Effect of Co-Digestion and Pretreatment on the Bio-Hythane Production

Bio-hythane has attracted increasing attention recently and emerged as a promising alternative to fossil-based fuels due to cleanliness, carbon dioxide (CO₂) neutrality, high calorific value, and environment-friendly nature. It is a blend of hydrogen–methane, with typical mixture of 10%–15% hydrogen (H₂), 30%–40% CO₂, and 50%–55% methane (CH₄). The hydrogen concentration in hydrogen–methane blend sometimes can reach up to 30% v/v. Bio-hythane is generally produced from a wide variety of feedstock materials by two-stage fermentation technique, i.e., dark fermentation followed by anaerobic digestion. However, the bio-hythane yield is regulated by several factors, such as co-digestion of substrates, pretreatment methods, biomass type, organic loading rate, pH, temperature, microbial consortium, and type of fermenter (single/dual stage) used. Firstly, this book chapter discussed the possibility of co-digestion to improve the bio-hythane yield in state-of-the-art manner.
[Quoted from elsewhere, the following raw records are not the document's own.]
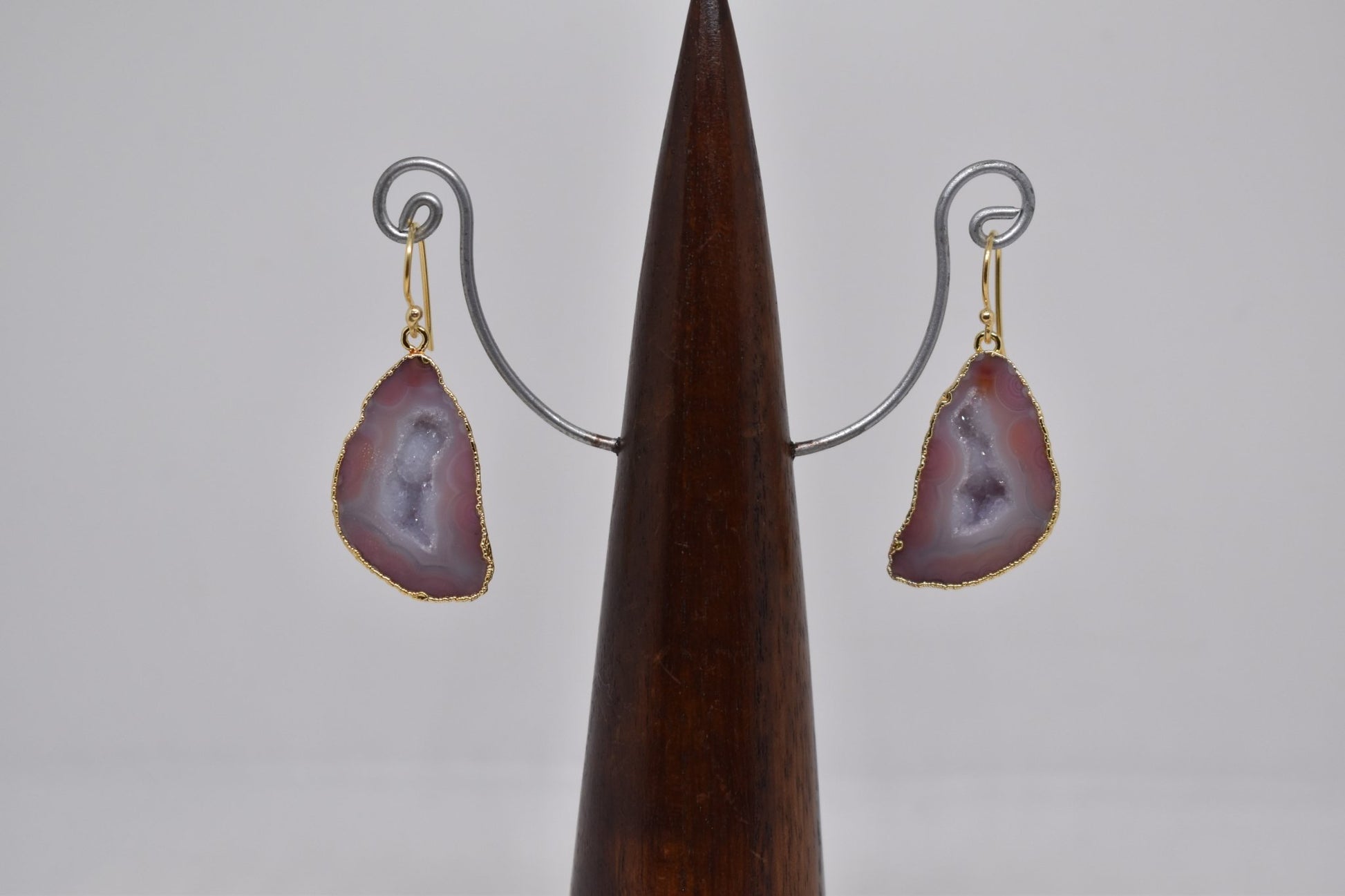 Baby Pink Geode Druzy Earrings - Violet Elizabeth - Jewellery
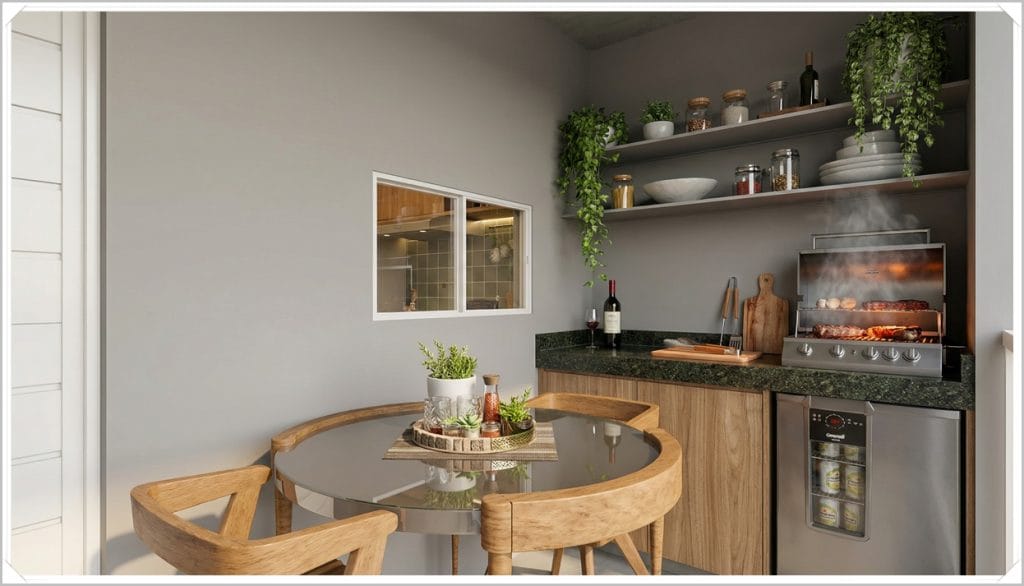 Cozinha moderna com mesa redonda, paredes cinzas, prateleiras com plantas e utensílios, e churrasqueira com carnes grelhando.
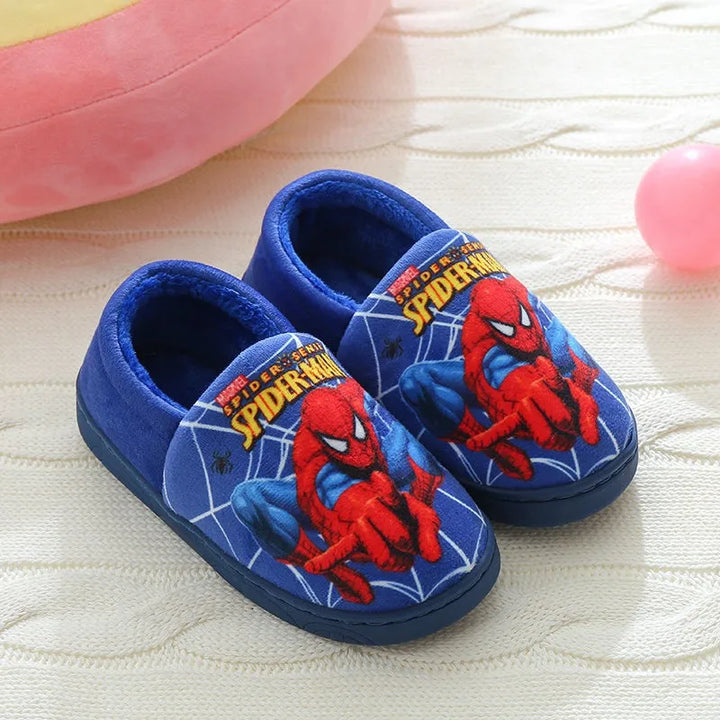 Side view of Spider-Man slippers for kids, showcasing comfortable sole and design.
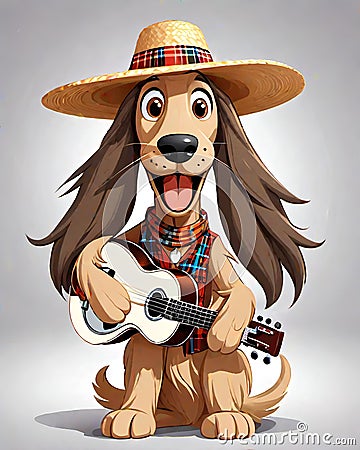 Hound dog guitar player singing blues music Cartoon Illustration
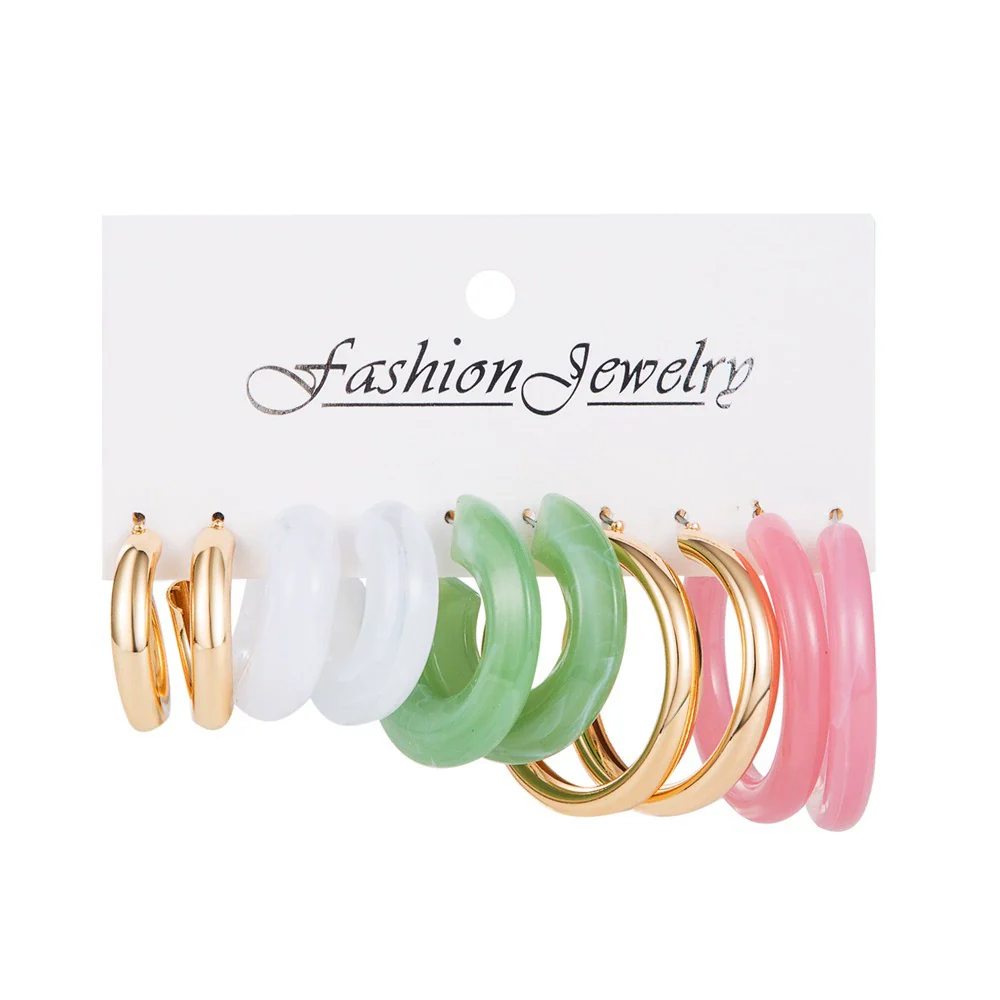 Wholesale Crystal Alloy Acrylic Fashion Elegant Retro Animals Geometric Earrings Set For Women With Electroplating - Image 8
Secondly, the role of different pretreatment strategies adopted for feedstock for improving the bio-hythane yield are addressed independently and in combination. Generally, pretreatment method choice (mechanical/physical, chemical, thermal, and biological) depends on type of feedstock materials. Additionally, pretreatment methods are compared with regard to energy efficiency, yield, and environmental sustainability. Further, the major advancement of improving yield due to organic loading rate, biomass type, pH and temperature changes, microbial consortium, and fermenter type has been reviewed. Finally, the challenges and perspectives of bio-hythane production will be addressed. The outcomes of the present book chapter will provide valuable information to researchers and scientific community, and stakeholders for effective policy implementation.